Whether a restraint provision is reasonable or unreasonable is a question to be determined under the facts of each *12case. The trial court’s findings will not be reversed unless clearly erroneous. Madison Bank & Trust v. First National Bank of Huntsville, 276 Ark. 405, 409, 635 S.W.2d 268, 271 (1982). Generally, the enforceability of a covenant not to compete depends upon its reasonableness in light of the particular facts of the case. Girard v. Rebsamen Insurance Co., 14 Ark. App. 154, 685 S.W.2d 526 (1985).
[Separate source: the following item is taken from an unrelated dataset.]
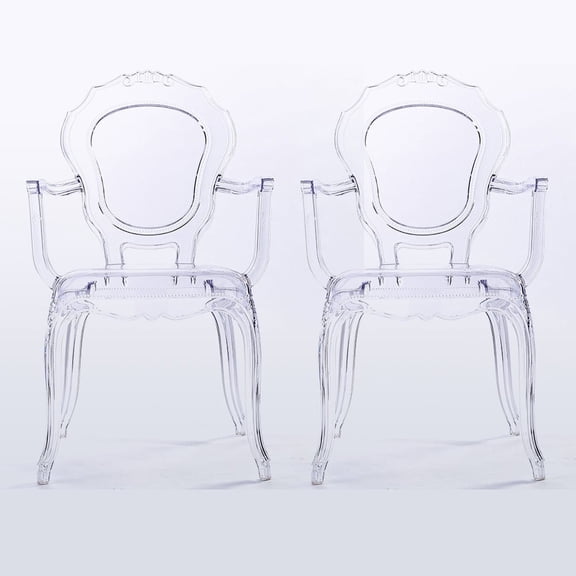 2xhome Set of 2 Smoke Modern Ghost Chair Armchair Vanity Dining Room Lounge Crystal Molded Mirrored Furniture Desk Vanity Dining Chairs With Arms Armchair Accent Desk Work Living Room Office Work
It is generally accepted that the most important single asset of a business is its stock of customers, and that protection of this asset against appropriation by an employee is a legitimate interest of the employer. Borden Inc. v. Huey, 261 Ark. 313, 547 S.W.2d 760 (1977). However, the testimony presented to the trial court revealed no evidence that appellee maintained a personal relationship or acquaintance with appellants’ customers or that this “stock of customers” was appropriated by appellee when he left appellants’ employ. We also believe the fact that appellee purchased an ongoing business, with its own patrons, rather than a new business, is significant. Furthermore, there was no proof that appellee, who had worked in Kentucky Fried Chicken establishments for over ten years before 1980, acquired any trade secrets or confidential information from appellants.

The Arkansas courts have consistently held that a covenant not to compete is unenforceable if it would prohibit ordinary competition. Orkin Extermination Co., Inc. v. Weaver, 257 Ark. 926, 521 S.W.2d 69 (1975); Rebsamen Insurance v. Milton, 269 Ark. 737, 600 S.W.2d 441 (Ark. App. 1980); Import Motors, Inc. v. Luker, 268 Ark. 1045, 599 S.W.2d 398 (Ark. App. 1980). We agree with the chancellor in his determination that the covenant in question was void because it was intended only to protect appellants from ordinary competition. “A business cannot use a covenant not to compete to eliminate competition.” Rebsamen Insurance v. Milton, 269 Ark. at 744, 600 S.W.2d at 444.1

*13We further agree with the chancellor that, even if the covenant were enforceable, it was not breached because the Hush Puppy is not a “competing business” of appellants as set forth in the contract. The trial court noted that appellants’ Kentucky Fried Chicken restaurant is a fast-food establishment, serving primarily fried chicken, with the majority of the orders taken out for consumption. The Hush Puppy is a full-service restaurant, where its speciality, fish, is eaten mainly on the premises. In view of the above, as well as the fact that the two establishments have different seating capacities and hours, we agree with the chancellor that the Hush Puppy is not a “competing business” of Kentucky Fried Chicken.2

Based upon the testimony and exhibits presented, we cannot say that the chancellor’s findings were clearly against the preponderance of the evidence, nor can we say that his application of the law was erroneous.

Affirmed.

Cracraft, C.J., and Mayfield, J., agree.